The CAB gives inputs in the development of study Protocols, recruitment materials and strategies. The board meets on a monthly basis where staff members present new and ongoing studies highlighting successes and challenges being experienced. The CAB shares community emerging issues that they feel will have an impact on ongoing and upcoming research activities, this information helps in the planning process.


Dzama Orphan Care and School

Preschoolers in the rural village of Dzama, Malawi are among the more than 1,800 children who receive a daily egg and fortified porridge — and a fighting chance to grow, learn, and escape extreme poverty. The nutrition service is part of UNC Project-Malawi’s community outreach program.

Dzama Orphan Care is an example of UNC Project’s commitment to the community and people of Malawi. Dzama village, like places all over Malawi and sub-Saharan Africa, has been hit particularly hard by the AIDS crisis. Located about 15 miles from Lilongwe, Dzama was struggling to cope with a large number of AIDS orphans and lacked an adequate school and access to clean water. Dzama Orphan Care was established in 2004 to provide children orphaned by AIDS with nursery and primary education.

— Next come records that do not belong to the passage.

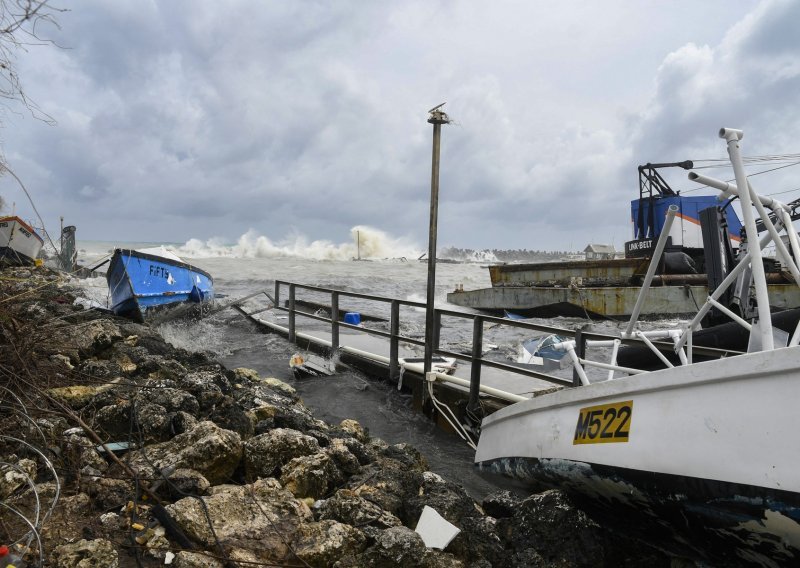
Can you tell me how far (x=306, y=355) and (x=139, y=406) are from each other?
4712mm

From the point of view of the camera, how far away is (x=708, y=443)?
2270 millimetres

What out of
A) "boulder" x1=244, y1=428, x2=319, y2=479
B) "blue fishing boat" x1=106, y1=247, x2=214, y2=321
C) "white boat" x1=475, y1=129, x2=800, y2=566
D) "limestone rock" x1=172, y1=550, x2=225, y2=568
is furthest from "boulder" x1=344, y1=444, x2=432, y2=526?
"blue fishing boat" x1=106, y1=247, x2=214, y2=321

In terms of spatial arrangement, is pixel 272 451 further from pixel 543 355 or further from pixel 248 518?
pixel 543 355

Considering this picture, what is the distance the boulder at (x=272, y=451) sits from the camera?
351cm

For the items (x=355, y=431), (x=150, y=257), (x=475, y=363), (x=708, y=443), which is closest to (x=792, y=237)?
(x=708, y=443)

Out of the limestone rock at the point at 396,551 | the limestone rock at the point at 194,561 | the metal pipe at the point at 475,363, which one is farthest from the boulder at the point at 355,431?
the limestone rock at the point at 194,561

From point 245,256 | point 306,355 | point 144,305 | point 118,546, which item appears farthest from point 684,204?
point 245,256

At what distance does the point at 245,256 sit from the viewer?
73.1 metres

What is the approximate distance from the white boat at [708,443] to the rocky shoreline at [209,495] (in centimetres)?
51

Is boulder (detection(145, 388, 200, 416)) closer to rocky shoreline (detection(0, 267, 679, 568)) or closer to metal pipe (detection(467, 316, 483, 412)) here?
rocky shoreline (detection(0, 267, 679, 568))

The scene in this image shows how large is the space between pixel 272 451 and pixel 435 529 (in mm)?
1200

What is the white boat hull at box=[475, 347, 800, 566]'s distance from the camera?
2061 millimetres

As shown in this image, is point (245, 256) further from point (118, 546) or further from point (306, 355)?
point (118, 546)

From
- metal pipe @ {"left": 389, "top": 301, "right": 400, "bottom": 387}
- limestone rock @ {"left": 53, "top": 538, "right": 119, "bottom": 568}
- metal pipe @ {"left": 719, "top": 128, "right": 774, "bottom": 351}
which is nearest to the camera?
limestone rock @ {"left": 53, "top": 538, "right": 119, "bottom": 568}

With initial funding from the Statistical Center for HIV/AIDS Research & Prevention (SCHARP) in Seattle and UNC professor Peter Gilligan, PhD, UNC Project oversaw the construction of a brick school with solar-powered electricity, and a toilet. Later, donations from Carolina Friends School allowed for the installation of a well to provide clean water to the village. The school employs three teachers who instruct the children, aged two to ten, in English, Chichewa, mathematics, etc. With donations from well-wishers, UNC Project has recently constructed a three bed-room house fitted with solar power to accommodate a Head Teacher. Government has acknowledged this development by upgrading the school into a Junior Primary School and has deployed government teachers.

UNC faculty members donated additional money to establish a nutrition and feeding program, which provides children with porridge every day. Attendance is up as a result, since hunger kept many students at home. An average of 170 pupils attend school every day at Dzama.